A South Korean firm has received an order for what it said Friday was the world's first commercial cloning of a pet dog - a request from a US woman to re-create her beloved late pitbull. RNL Bio is charging 150,000 dollars to clone the pitbull terrier for the California woman using tissue from her dead pet, named Booger, it said in a statement.
"It seems that she had a disability and her dog helped her cope with the problem, so she was eager to get a clone of Booger," the company's CEO, Ra Jeong-Chan, was quoted as telling the Korea Times. "There are many people who want to clone their pet dogs in Western countries even at this high price."

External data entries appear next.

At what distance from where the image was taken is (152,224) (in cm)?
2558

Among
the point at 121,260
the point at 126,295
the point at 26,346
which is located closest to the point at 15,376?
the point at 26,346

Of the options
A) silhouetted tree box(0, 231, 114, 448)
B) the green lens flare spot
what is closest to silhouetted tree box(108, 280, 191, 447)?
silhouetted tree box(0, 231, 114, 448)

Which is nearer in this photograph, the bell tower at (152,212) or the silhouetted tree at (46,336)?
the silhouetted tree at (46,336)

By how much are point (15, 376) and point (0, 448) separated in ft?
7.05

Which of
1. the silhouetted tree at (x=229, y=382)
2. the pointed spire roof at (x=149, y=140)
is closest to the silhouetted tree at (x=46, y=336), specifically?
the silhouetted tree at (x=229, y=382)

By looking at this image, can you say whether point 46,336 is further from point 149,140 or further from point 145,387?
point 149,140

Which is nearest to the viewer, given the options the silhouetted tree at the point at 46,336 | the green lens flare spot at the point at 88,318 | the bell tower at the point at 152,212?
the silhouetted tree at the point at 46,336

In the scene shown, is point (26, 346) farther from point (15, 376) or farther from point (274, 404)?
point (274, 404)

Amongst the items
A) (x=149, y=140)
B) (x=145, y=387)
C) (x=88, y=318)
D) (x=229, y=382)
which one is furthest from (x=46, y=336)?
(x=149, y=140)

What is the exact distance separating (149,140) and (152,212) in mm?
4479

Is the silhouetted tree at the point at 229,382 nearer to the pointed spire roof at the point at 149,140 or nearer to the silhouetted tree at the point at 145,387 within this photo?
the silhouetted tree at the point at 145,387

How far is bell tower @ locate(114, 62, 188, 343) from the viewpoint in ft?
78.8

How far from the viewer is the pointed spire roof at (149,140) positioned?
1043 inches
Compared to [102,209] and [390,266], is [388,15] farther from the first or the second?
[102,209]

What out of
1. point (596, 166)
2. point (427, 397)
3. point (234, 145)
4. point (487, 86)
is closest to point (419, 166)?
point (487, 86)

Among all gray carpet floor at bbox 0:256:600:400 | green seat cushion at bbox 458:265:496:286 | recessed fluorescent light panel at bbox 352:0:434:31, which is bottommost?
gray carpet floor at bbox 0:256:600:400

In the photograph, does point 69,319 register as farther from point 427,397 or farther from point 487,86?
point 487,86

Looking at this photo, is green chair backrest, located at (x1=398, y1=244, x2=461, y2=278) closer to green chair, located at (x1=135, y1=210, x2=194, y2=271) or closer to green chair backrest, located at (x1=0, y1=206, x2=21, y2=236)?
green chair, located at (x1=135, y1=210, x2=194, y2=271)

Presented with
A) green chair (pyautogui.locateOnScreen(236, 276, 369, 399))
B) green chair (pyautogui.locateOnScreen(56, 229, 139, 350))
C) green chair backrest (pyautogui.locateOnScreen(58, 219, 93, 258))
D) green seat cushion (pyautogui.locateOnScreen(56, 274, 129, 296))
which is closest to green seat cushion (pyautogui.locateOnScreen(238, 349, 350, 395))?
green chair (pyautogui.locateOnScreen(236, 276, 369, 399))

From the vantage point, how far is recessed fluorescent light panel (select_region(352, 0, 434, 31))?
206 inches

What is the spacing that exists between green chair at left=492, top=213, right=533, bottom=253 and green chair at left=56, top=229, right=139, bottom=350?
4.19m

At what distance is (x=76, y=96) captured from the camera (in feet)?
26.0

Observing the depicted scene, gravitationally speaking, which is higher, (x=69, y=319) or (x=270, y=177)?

The cloning will be conducted by Seoul National University while RNL Bio looks after the business side. Ra said he expects up to 500 orders within a few years from rich pet lovers in the United States and elsewhere. A Seoul National University (SNU) team created the world's first cloned dog, an Afghan hound named Snuppy, on a non-commercial basis in 2005.
"Since then, no other teams have ever succeeded in cloning dogs. This will mark the first time that a dog is being cloned in a commercial contract," RNL Bio marketing director Cho Seong-Ryul told AFP.
He said Booger's owner had refrigerated some of its ear tissue. Cells were extracted from this and inserted into ova which were then implanted into eight bitches. Cho said the success rate for producing dogs by cloning in South Korea was already high, as one out of every four surrogate mother dogs producing cloned puppies. "The cost for cloning a dog may come down to less than 50,000 dollars as cloning is becoming an industry," he added. The SNU's feat in creating the world's first cloned dog was underestimated at the time because of the team's links to a disgraced stem cell scientist, Hwang Woo-Suk.
Hwang, once hailed as a national hero before a university inquiry ruled that part of his work was fake, is on trial for embezzlement and fake research. The government has banned Hwang from research using human eggs after his claims that he created the first human stem cells through cloning were ruled bogus in January 2006. SNU researchers last summer signed an initial deal with the customs service to clone drug-sniffing dogs.